Stored data:
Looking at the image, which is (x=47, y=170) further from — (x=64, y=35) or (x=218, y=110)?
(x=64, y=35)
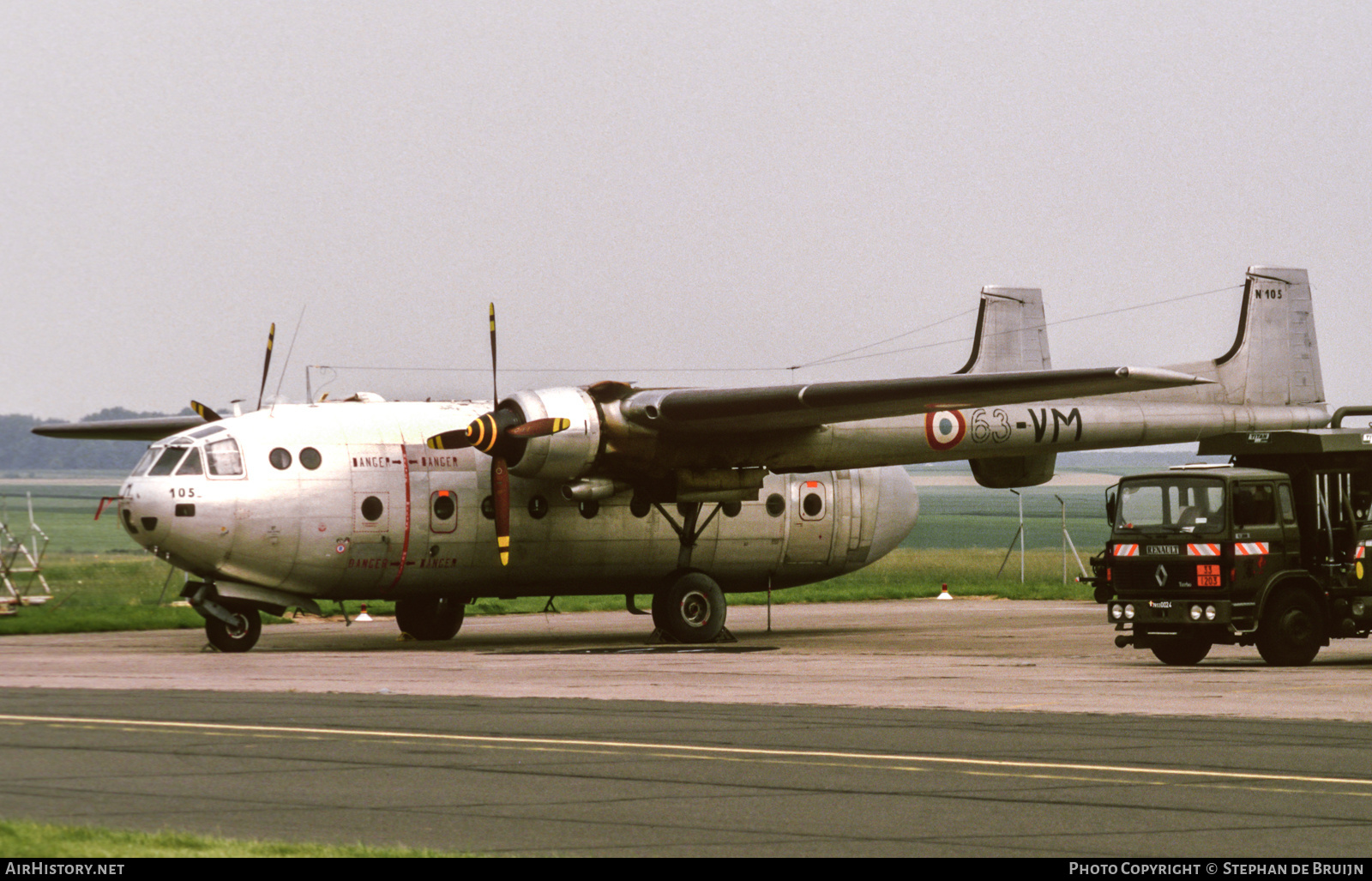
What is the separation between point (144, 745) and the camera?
13.6m

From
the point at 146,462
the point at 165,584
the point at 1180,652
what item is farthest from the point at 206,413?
the point at 1180,652

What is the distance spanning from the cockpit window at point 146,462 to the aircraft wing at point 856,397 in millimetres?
7570

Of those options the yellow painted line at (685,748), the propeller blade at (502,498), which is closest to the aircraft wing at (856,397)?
the propeller blade at (502,498)

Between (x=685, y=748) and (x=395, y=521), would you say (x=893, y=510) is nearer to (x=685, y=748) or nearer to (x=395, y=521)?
(x=395, y=521)

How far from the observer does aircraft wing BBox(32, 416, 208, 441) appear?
3366 centimetres

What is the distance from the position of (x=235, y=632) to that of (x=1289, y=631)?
630 inches

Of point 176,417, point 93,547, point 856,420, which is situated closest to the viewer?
point 856,420

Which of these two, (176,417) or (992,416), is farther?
(176,417)

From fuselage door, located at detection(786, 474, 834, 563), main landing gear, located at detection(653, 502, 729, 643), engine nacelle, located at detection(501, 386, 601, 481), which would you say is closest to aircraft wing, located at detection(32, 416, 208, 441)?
engine nacelle, located at detection(501, 386, 601, 481)

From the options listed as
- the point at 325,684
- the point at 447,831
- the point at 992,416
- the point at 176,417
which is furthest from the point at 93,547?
the point at 447,831

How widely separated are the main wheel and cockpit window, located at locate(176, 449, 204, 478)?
330 inches

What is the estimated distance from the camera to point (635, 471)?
2914 cm

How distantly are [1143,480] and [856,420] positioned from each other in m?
6.88
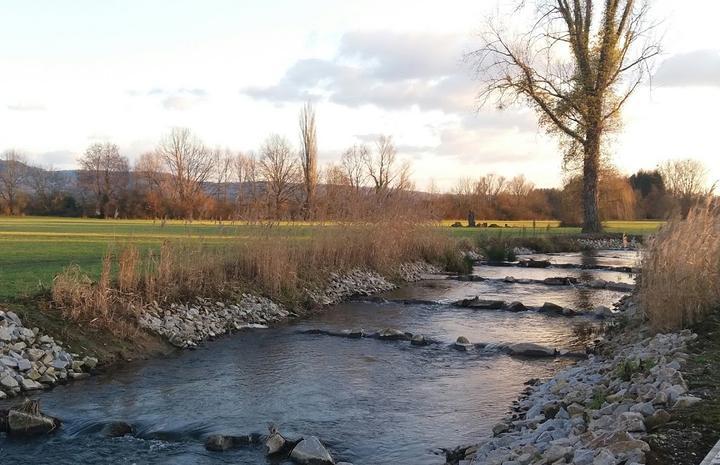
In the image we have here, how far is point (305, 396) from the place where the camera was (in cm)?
833

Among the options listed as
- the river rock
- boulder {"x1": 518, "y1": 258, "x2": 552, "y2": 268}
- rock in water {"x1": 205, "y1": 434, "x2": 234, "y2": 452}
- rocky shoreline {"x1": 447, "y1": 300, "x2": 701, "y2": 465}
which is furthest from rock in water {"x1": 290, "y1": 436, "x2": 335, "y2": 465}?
boulder {"x1": 518, "y1": 258, "x2": 552, "y2": 268}

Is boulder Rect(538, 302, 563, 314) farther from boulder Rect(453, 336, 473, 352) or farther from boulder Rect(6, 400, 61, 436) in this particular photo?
boulder Rect(6, 400, 61, 436)

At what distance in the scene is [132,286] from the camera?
1177 centimetres

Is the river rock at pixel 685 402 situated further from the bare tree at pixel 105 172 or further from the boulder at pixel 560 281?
the bare tree at pixel 105 172

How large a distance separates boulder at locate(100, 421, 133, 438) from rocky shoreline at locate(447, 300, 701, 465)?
362 centimetres

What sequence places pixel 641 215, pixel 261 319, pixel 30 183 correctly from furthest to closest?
pixel 30 183, pixel 641 215, pixel 261 319

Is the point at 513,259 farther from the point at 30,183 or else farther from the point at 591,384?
the point at 30,183

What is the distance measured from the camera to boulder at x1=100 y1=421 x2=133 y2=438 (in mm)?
6855

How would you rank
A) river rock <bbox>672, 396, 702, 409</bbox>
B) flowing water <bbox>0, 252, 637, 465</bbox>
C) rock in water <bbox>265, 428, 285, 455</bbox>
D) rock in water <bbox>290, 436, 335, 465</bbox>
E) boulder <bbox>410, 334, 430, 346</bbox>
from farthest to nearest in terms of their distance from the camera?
1. boulder <bbox>410, 334, 430, 346</bbox>
2. flowing water <bbox>0, 252, 637, 465</bbox>
3. rock in water <bbox>265, 428, 285, 455</bbox>
4. rock in water <bbox>290, 436, 335, 465</bbox>
5. river rock <bbox>672, 396, 702, 409</bbox>

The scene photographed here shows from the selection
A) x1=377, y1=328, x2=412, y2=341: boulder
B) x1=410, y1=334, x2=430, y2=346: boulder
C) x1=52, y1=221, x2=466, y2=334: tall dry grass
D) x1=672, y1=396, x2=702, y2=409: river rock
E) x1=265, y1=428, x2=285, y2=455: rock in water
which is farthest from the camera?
x1=377, y1=328, x2=412, y2=341: boulder

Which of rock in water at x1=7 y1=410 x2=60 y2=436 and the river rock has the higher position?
the river rock

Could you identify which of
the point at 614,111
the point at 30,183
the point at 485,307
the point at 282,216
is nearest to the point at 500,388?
the point at 485,307

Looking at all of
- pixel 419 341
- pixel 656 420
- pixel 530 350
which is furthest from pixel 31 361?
pixel 656 420

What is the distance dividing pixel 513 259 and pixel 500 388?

Written exercise:
Reproduce word for word the part of the records that opens with the line containing "The scene photographed" and runs through the final line of the records, both ends included.

Response to this exercise:
The scene photographed here shows from the selection
A) x1=377, y1=328, x2=412, y2=341: boulder
B) x1=410, y1=334, x2=430, y2=346: boulder
C) x1=52, y1=221, x2=466, y2=334: tall dry grass
D) x1=672, y1=396, x2=702, y2=409: river rock
E) x1=265, y1=428, x2=285, y2=455: rock in water
which is farthest from the camera?
x1=377, y1=328, x2=412, y2=341: boulder

Which of rock in water at x1=7 y1=410 x2=60 y2=436 and the river rock has the higher position?
the river rock

Could you identify which of
the point at 614,111
the point at 30,183
the point at 485,307
the point at 282,216
is nearest to the point at 500,388?
the point at 485,307

Looking at all of
- pixel 419 341
- pixel 656 420
- pixel 530 350
which is furthest from pixel 31 361?
pixel 656 420

What is the distance dividing pixel 513 259 and pixel 500 388?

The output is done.